◆ **Saved entries**:
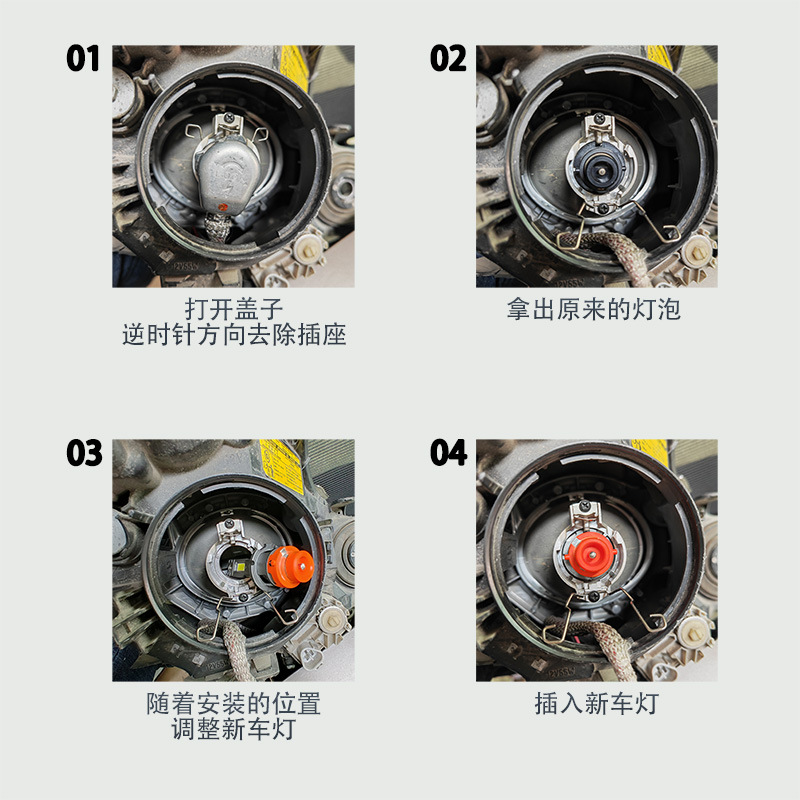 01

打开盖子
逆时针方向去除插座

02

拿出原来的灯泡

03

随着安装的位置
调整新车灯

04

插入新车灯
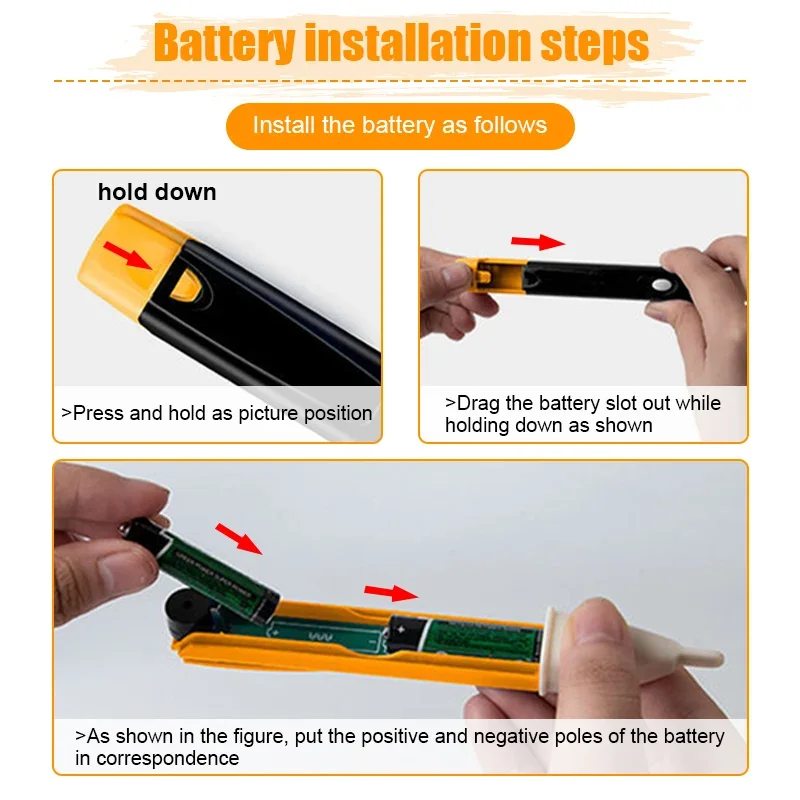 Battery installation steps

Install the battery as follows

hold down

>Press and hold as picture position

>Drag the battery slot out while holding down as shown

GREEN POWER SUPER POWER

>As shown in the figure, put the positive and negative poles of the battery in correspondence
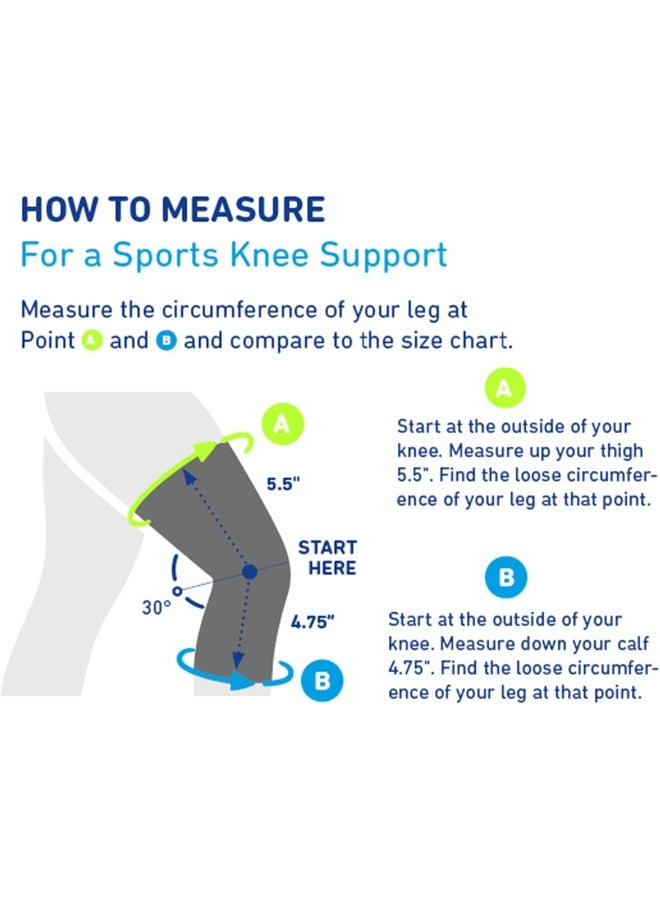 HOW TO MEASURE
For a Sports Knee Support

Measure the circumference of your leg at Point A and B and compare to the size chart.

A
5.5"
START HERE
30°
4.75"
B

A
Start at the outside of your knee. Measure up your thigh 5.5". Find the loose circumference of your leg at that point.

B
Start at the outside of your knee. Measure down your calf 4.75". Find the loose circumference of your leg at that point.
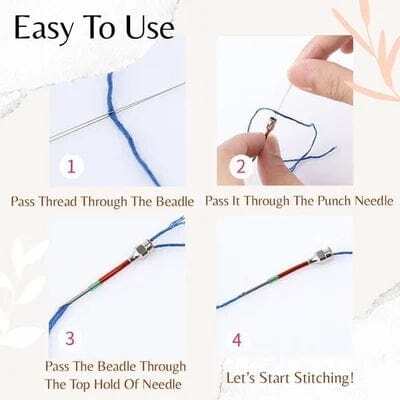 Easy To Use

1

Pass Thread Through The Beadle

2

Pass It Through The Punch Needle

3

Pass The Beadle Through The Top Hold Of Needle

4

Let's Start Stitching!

◆ **What to do**:
Examine the records and pull out every line where the string "down" occurs.

◆ **Task response**:
hold down
>Drag the battery slot out while holding down as shown
Start at the outside of your knee. Measure down your calf 4.75". Find the loose circumference of your leg at that point.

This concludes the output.